Natan’s time journey began in October 2011, when he and Behroozi (who is also his husband) traveled to southern France with Natan’s father, Tom Natan Sr.
“I knew my father had moved around southern France during the war, but on this trip he kept telling us stories that left our jaws dropping,” Natan says.
Natan’s grandparents had been prosperous Jewish fabric merchants in Vienna during the 1930s but left Austria for Belgium after the Anschluss — the German takeover of Austria — in 1938. When the Nazis invaded Belgium in 1940, the family “hired a taxi and said, ‘Take us to France’ ” — where, Natan explains, his grandfather was incarcerated as a prisoner of war because of his Austrian nationality. Instead of spending time in a POW camp, he chose to accept a mining job in southern France, then under the collaborationist Vichy government, where he would be helping the German war effort but could live with his family.
Young Suzanne Natan, born in exile in Brussels, died of encephalitis in a Montpellier hospital in July 1942 at age 2. A few months later, young Tom, then 8, contracted typhus and was treated in the same hospital. There, his father met a young hospital worker named Simone Demangel, who moonlighted as a Resistance fighter helping Jewish refugees and downed Allied flyers escape from France.

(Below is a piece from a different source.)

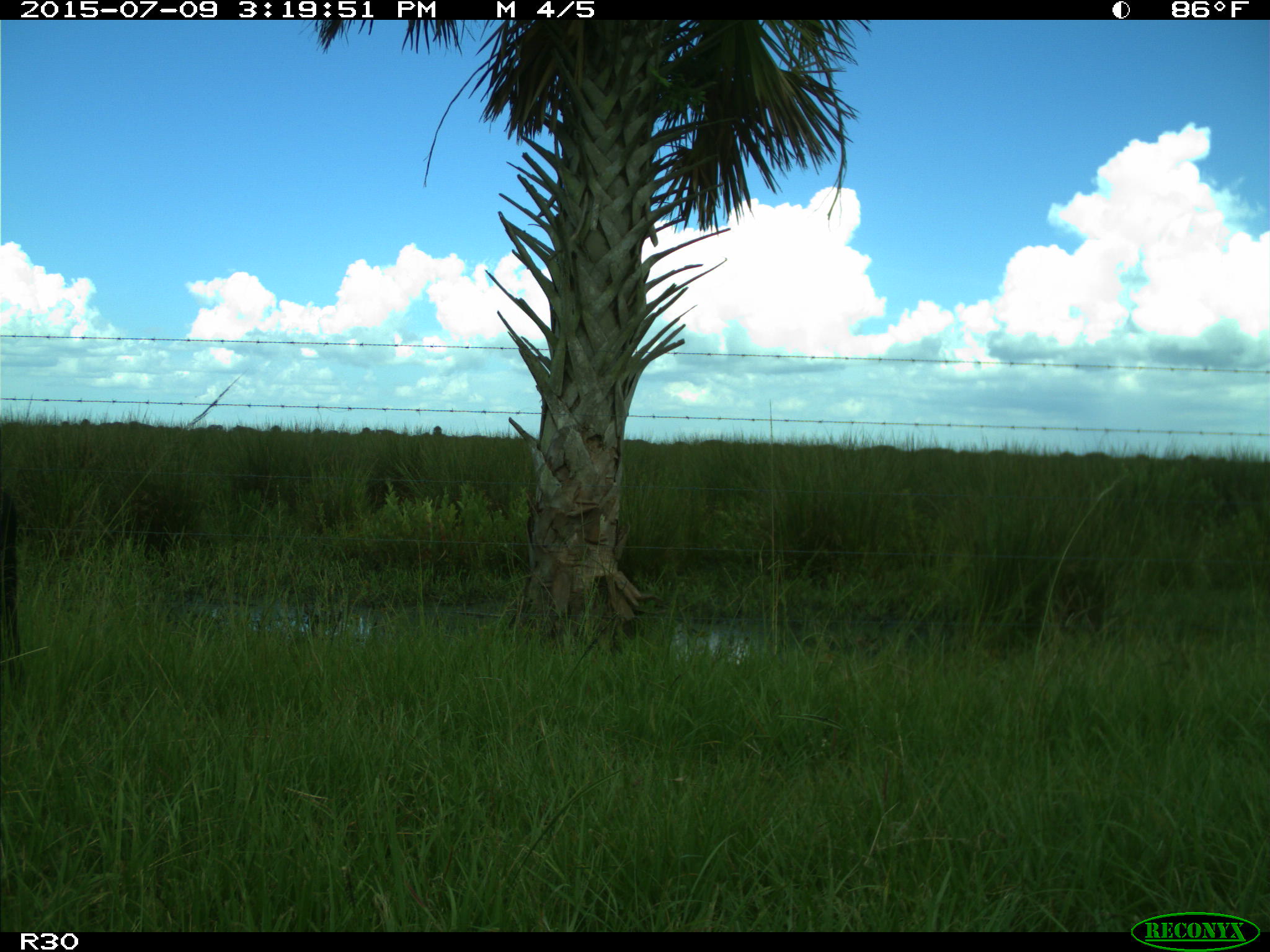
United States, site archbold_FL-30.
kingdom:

In late 1942, as the Nazis conducted mass deportations of Jews throughout France, she provided the family with forged papers that allowed them to go to Italian-occupied Nice. Mussolini’s government was not deporting Jews, and the family felt safe until the Allies invaded southern Italy, Mussolini fell from power and the Nazis took over in the north. Young Tom Natan was sent to Switzerland, where he lived in an orphanage, while his parents spent the rest of the war leading a nomadic life in the mountainous regions of northern Italy.
“It was like ‘Sound of Music’ in reverse,” Natan quips.
After the war, Natan’s grandparents worked for the U.S. Army in Milan. Swiss authorities put his father and other orphaned Jewish children on a train for southern Italy, bound ultimately for Palestine. When the train stopped in Milan, young Tom Sr. hopped off and rejoined his parents. The family emigrated to the United States a few years later.
With the help of one of his producer clients, Jean-Baptiste Peitavy of Domaine de Mairan, Natan found Suzanne’s gravestone in the Jewish section of Montpellier’s Saint Lazare cemetery. And they traced Simone Demangel, who died in the 1990s, to the Chateau d’Assas, north of Montpellier. There, her daughter, Marie-Claire, told them her mother — under the Resisistance code name “Pauline” — had helped many refugees escape France.
“My grandfather may have been the only person she helped who knew her real name,” because he met her at the hospital rather than through the Resistance, Natan says. He has written movingly on First Vine’s Web site of his explorations into his family history.
Assas is a wine grower’s town, and the local co-op, Les Vignerons du Pic, produces wines using the chateau’s name. Today, when Natan sells the Chateau d’Assas wine, “I feel closer to my grandparents, just knowing what they went through,” he says. “Looking at this bottle I think of them, my father and Suzanne. And I feel proud of Simone, and just to tell people what she did is amazing.”